WHAT YOU ARE ASKED TO DO:
The reply should match the listing below character for character, except that no image is carried over.

EXERCISE MATERIAL:
■ ■ ■ ■ ■
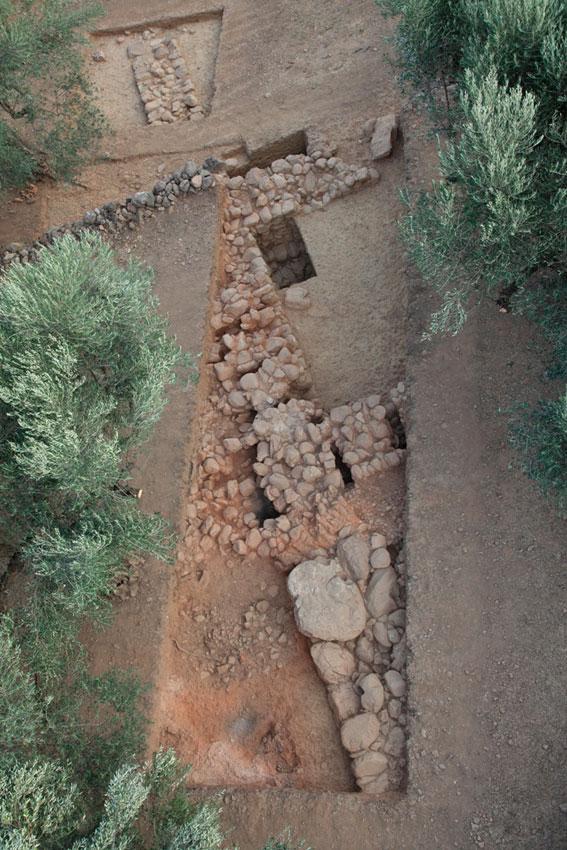 Aghios Vassilios of Xirokambi: The east side of «Building D» (excavation season 2011).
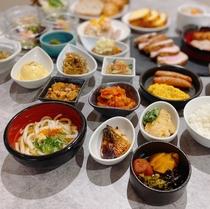 【朝食】30種以上の日替わりメニュー。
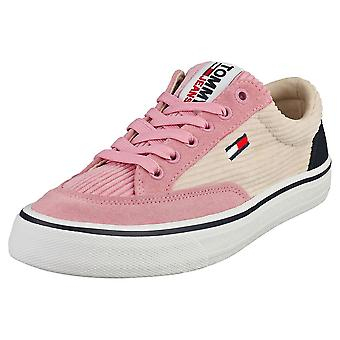 Tommy Jeans Manchester Skate Sneaker Womens Fashion Trainers i Matt Pink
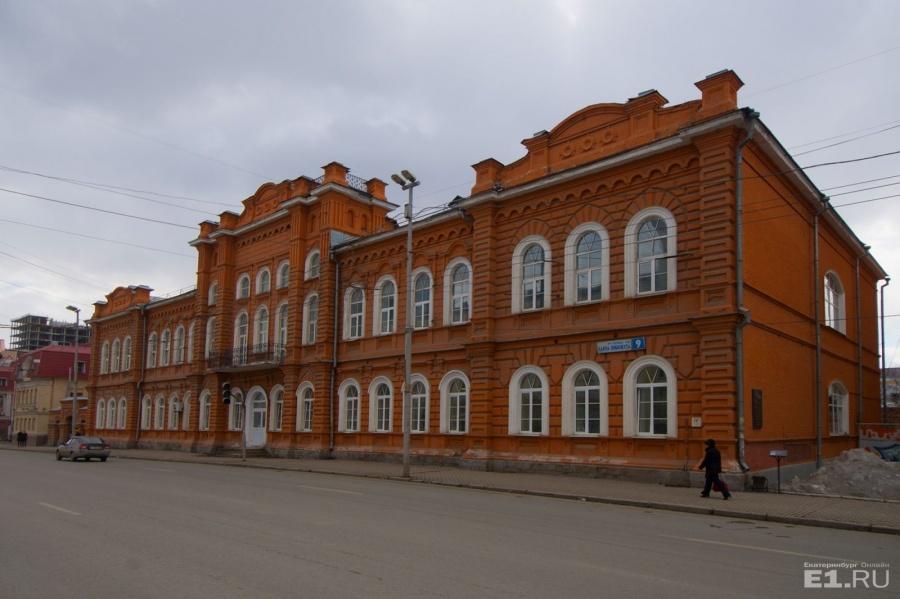 Сейчас университет выглядит так. Здание практически не изменилось.
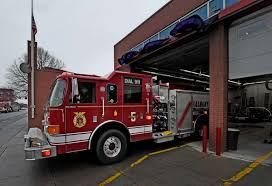 engine 5 returns from a call to the south end station of albany fire department which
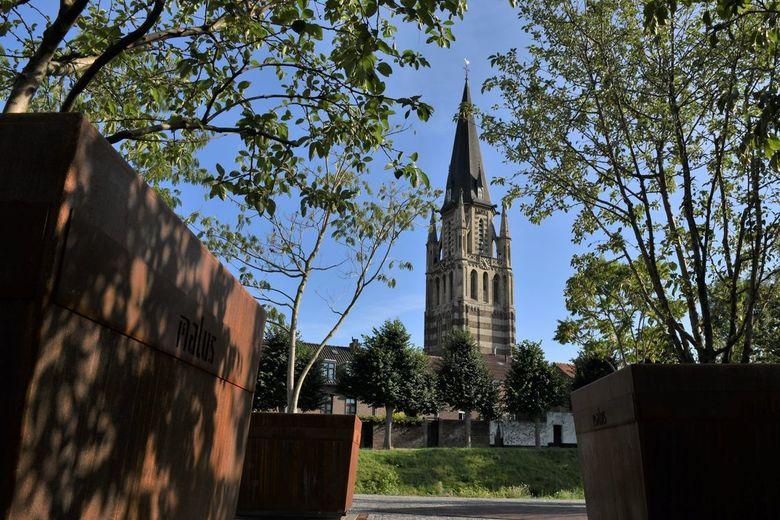 Sittard - De stadswal van het historische centrum van Sittard vanaf de Schootsvelden, met de Grote Kerk &quot;de Sint-Petrus Kerk&quot;.<br /> <br />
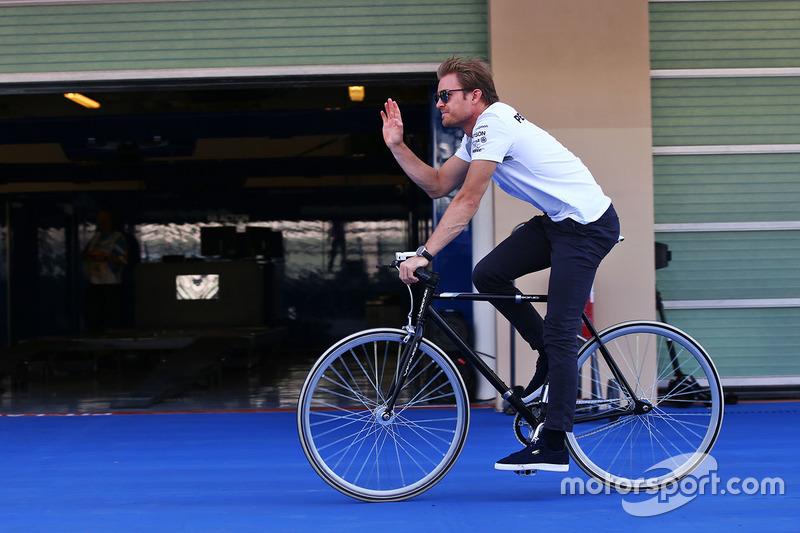 Nico Rosberg, Mercedes AMG F1 llega en una bicicleta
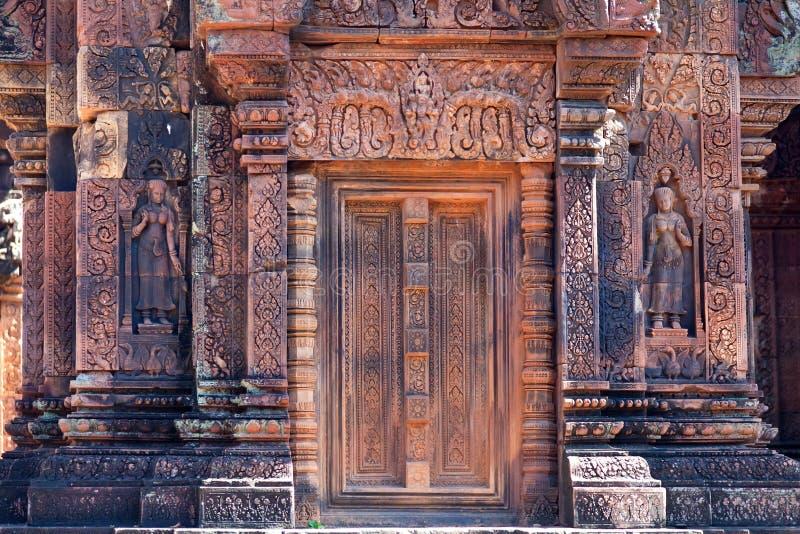 Oude standbeelden in de tempel Banteay Srei stock afbeeldingen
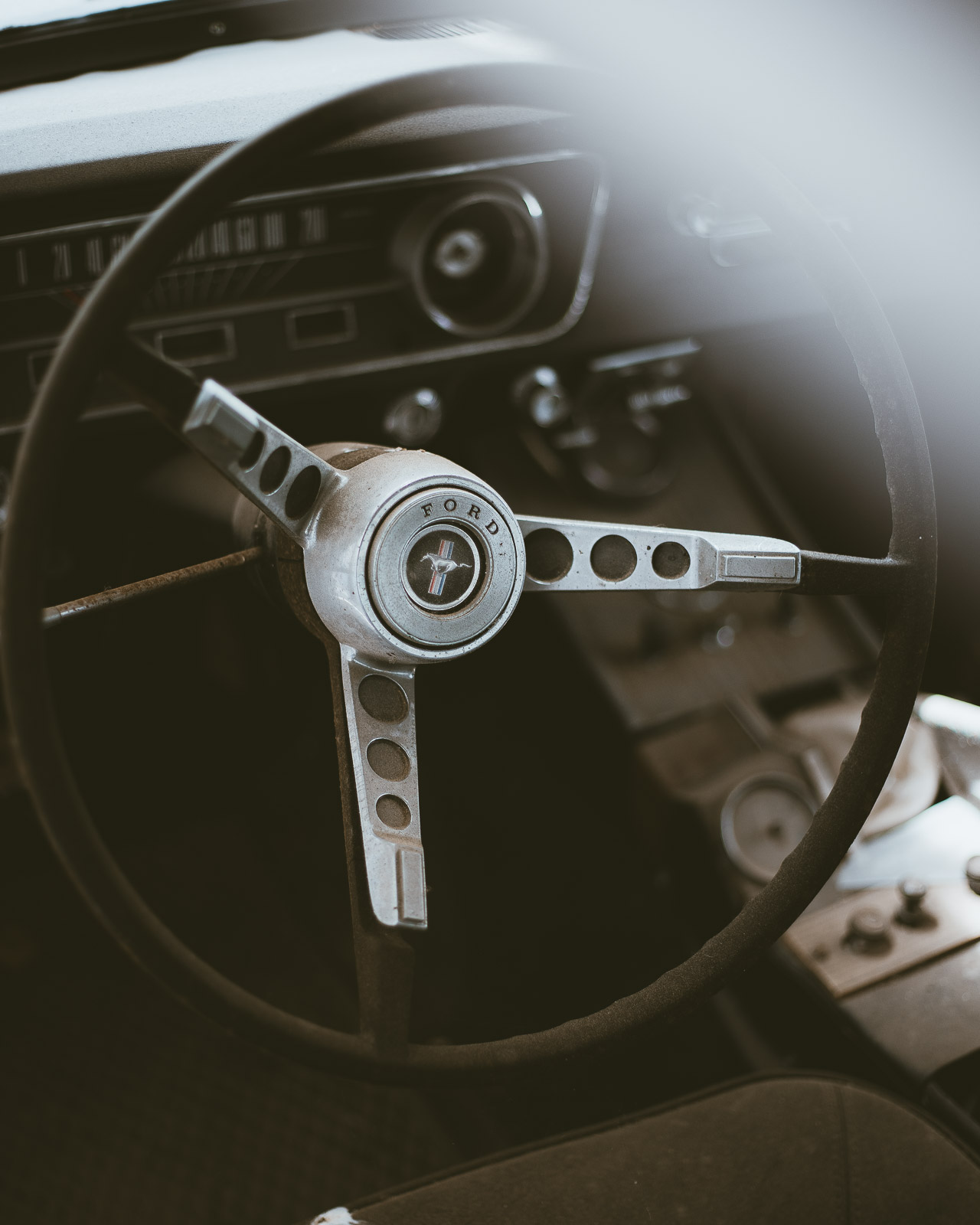 Details of a 1965 Ford Mustang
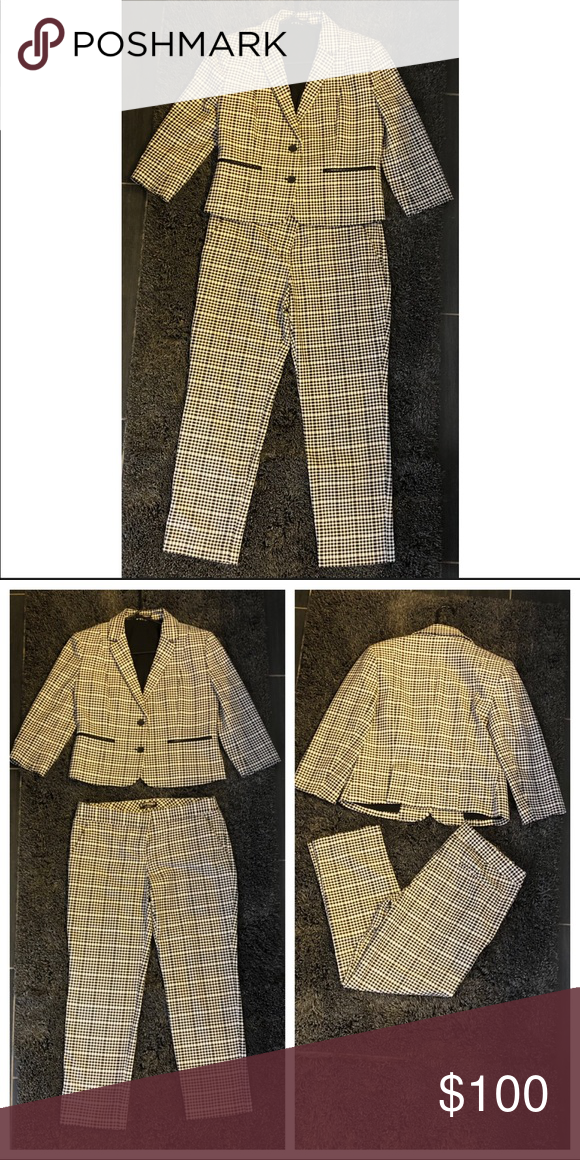 e4f46d96afb6 Women s Express suit Women s two piece Express suit black and white  checkered. Excellent condition. Blazer and dress pant included. Both size  10.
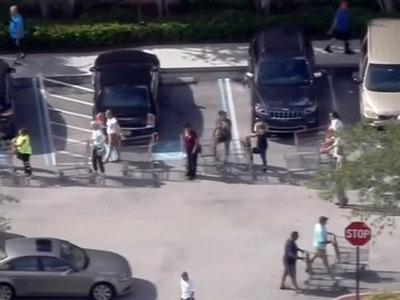 "В ожидании ""Ирмы"": Трамп объявил режим ЧП во Флориде и Пуэрто-Рико"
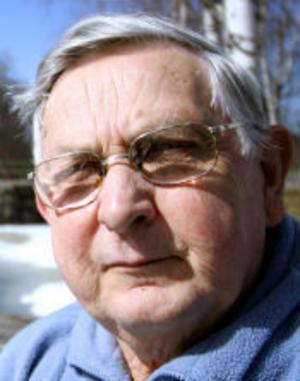 Kjell Edbom är nöjd med årets provfiske och utplanteringen av ytterligare 15 000 kräftor i västra.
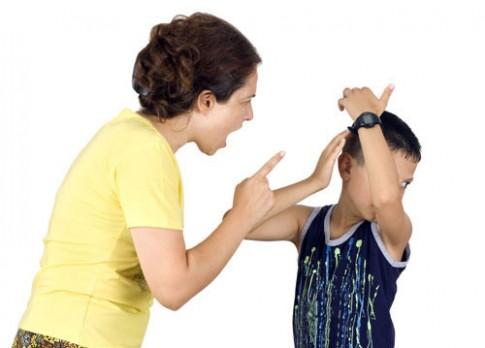 Những kiểu mẹ nuôi con quá bằng hại con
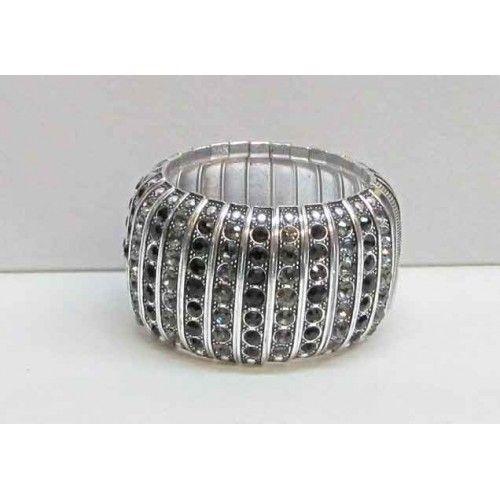Bracelet élastique de couleur argent serti de cristaux noirs.  Aussi disponible avec cristaux clairs.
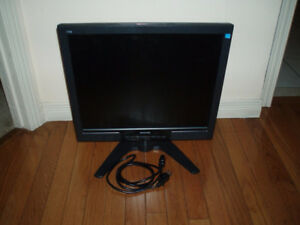 "19""  Philips , Samsung  / 17 ""ViewSonic LCD Monitors"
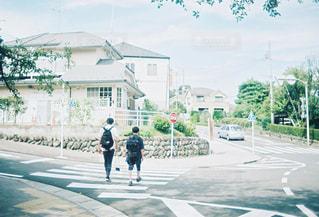 歩道を歩く男性ふたりの写真・画像素材[1189336]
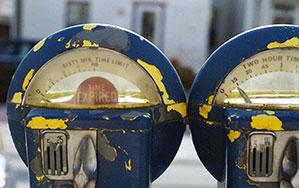 Alter Parkautomat/Parkscheibe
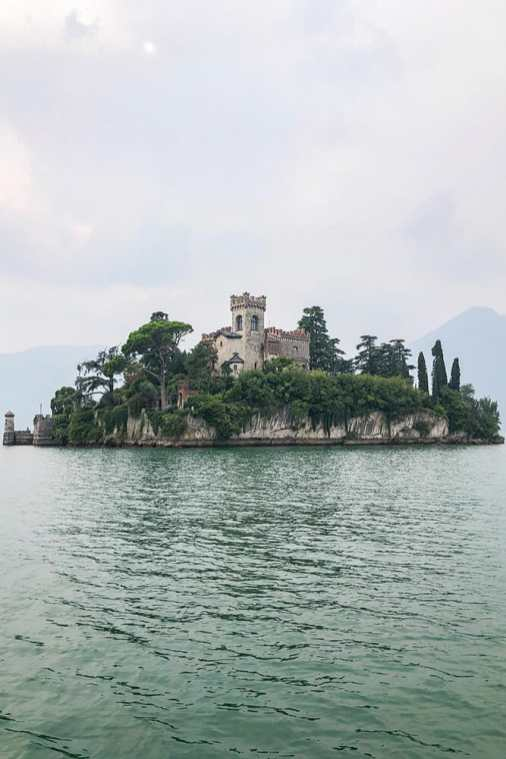 Loreto-Island-in-Lago-de-Iseo,-Lombardy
■ ■ ■ ■ ■
ANSWER SECTION:
 Aghios Vassilios of Xirokambi: The east side of «Building D» (excavation season 2011).
 【朝食】30種以上の日替わりメニュー。
 Tommy Jeans Manchester Skate Sneaker Womens Fashion Trainers i Matt Pink
 Сейчас университет выглядит так. Здание практически не изменилось.
 engine 5 returns from a call to the south end station of albany fire department which
 Sittard - De stadswal van het historische centrum van Sittard vanaf de Schootsvelden, met de Grote Kerk &quot;de Sint-Petrus Kerk&quot;.<br /> <br />
 Nico Rosberg, Mercedes AMG F1 llega en una bicicleta
 Oude standbeelden in de tempel Banteay Srei stock afbeeldingen
 Details of a 1965 Ford Mustang
 e4f46d96afb6 Women s Express suit Women s two piece Express suit black and white  checkered. Excellent condition. Blazer and dress pant included. Both size  10.
 "В ожидании ""Ирмы"": Трамп объявил режим ЧП во Флориде и Пуэрто-Рико"
 Kjell Edbom är nöjd med årets provfiske och utplanteringen av ytterligare 15 000 kräftor i västra.
 Những kiểu mẹ nuôi con quá bằng hại con
Bracelet élastique de couleur argent serti de cristaux noirs.  Aussi disponible avec cristaux clairs.
 "19""  Philips , Samsung  / 17 ""ViewSonic LCD Monitors"
 歩道を歩く男性ふたりの写真・画像素材[1189336]
 Alter Parkautomat/Parkscheibe
 Loreto-Island-in-Lago-de-Iseo,-Lombardy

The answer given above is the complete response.